BEGIN MATERIAL SUPPLIED
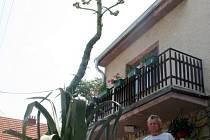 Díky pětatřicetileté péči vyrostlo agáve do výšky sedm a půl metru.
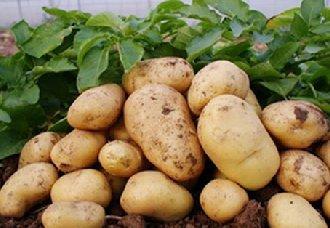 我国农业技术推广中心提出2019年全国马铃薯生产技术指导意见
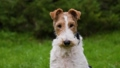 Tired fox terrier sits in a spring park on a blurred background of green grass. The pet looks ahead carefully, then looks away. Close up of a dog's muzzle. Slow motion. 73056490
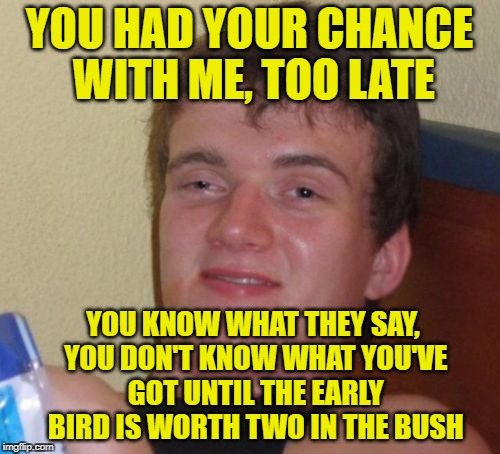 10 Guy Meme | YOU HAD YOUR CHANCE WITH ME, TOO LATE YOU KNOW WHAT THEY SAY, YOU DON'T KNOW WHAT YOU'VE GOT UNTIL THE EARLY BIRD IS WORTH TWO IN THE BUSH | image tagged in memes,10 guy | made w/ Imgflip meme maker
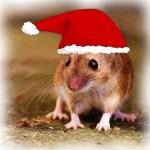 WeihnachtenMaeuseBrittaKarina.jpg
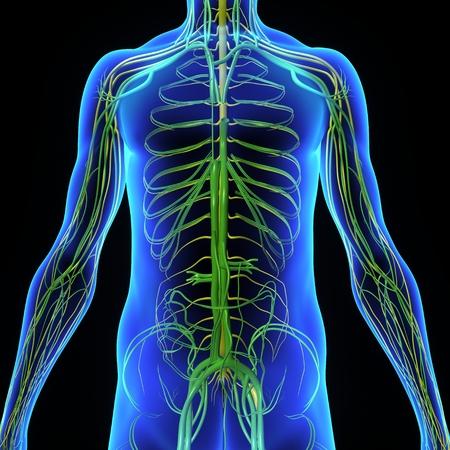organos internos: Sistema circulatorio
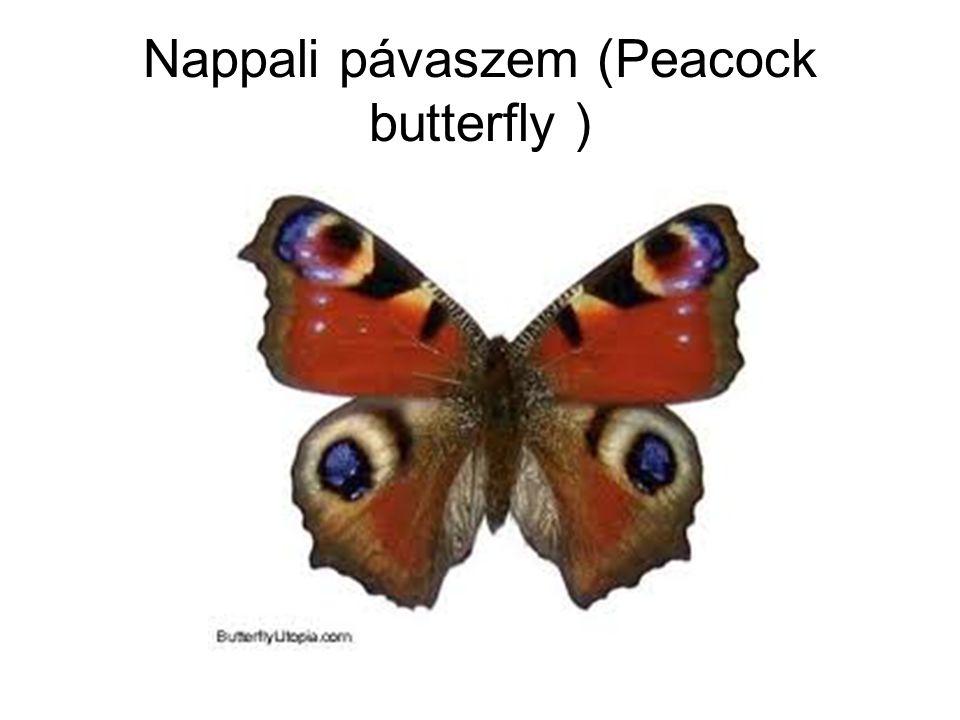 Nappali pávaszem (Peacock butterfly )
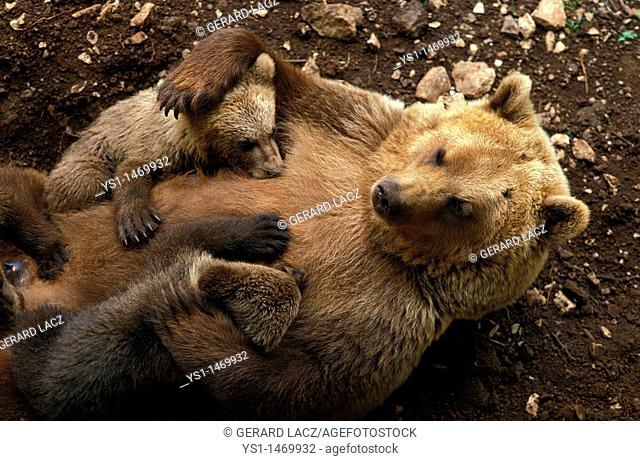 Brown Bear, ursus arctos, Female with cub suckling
END MATERIAL SUPPLIED
BEGIN MATERIAL SUPPLIED
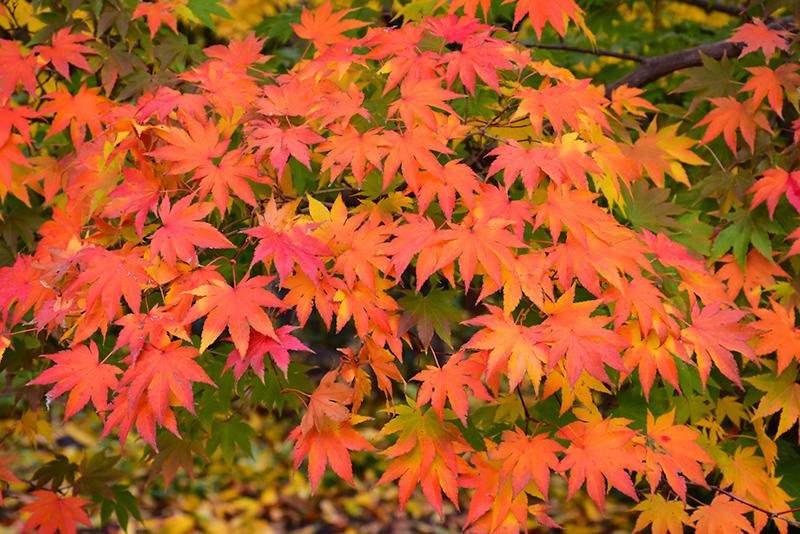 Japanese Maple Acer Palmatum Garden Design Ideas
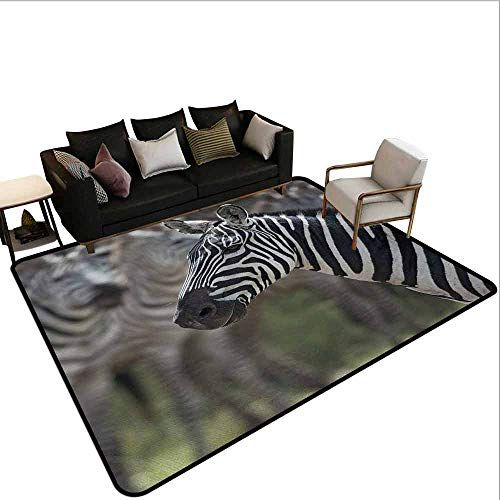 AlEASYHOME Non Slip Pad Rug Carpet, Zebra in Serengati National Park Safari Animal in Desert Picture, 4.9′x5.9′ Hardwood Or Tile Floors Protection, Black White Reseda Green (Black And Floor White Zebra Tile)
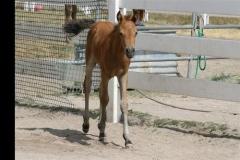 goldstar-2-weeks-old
END MATERIAL SUPPLIED
**TASK TO COMPLETE**
Exactly the lines above from the one that contains "Tired fox terrier" down to the one that contains "Nappali pávaszem (Peacock butterfly )" are to be output, both ends kept and pictures omitted.

**WRITTEN ANSWER**
 Tired fox terrier sits in a spring park on a blurred background of green grass. The pet looks ahead carefully, then looks away. Close up of a dog's muzzle. Slow motion. 73056490
 10 Guy Meme | YOU HAD YOUR CHANCE WITH ME, TOO LATE YOU KNOW WHAT THEY SAY, YOU DON'T KNOW WHAT YOU'VE GOT UNTIL THE EARLY BIRD IS WORTH TWO IN THE BUSH | image tagged in memes,10 guy | made w/ Imgflip meme maker
 WeihnachtenMaeuseBrittaKarina.jpg
organos internos: Sistema circulatorio
 Nappali pávaszem (Peacock butterfly )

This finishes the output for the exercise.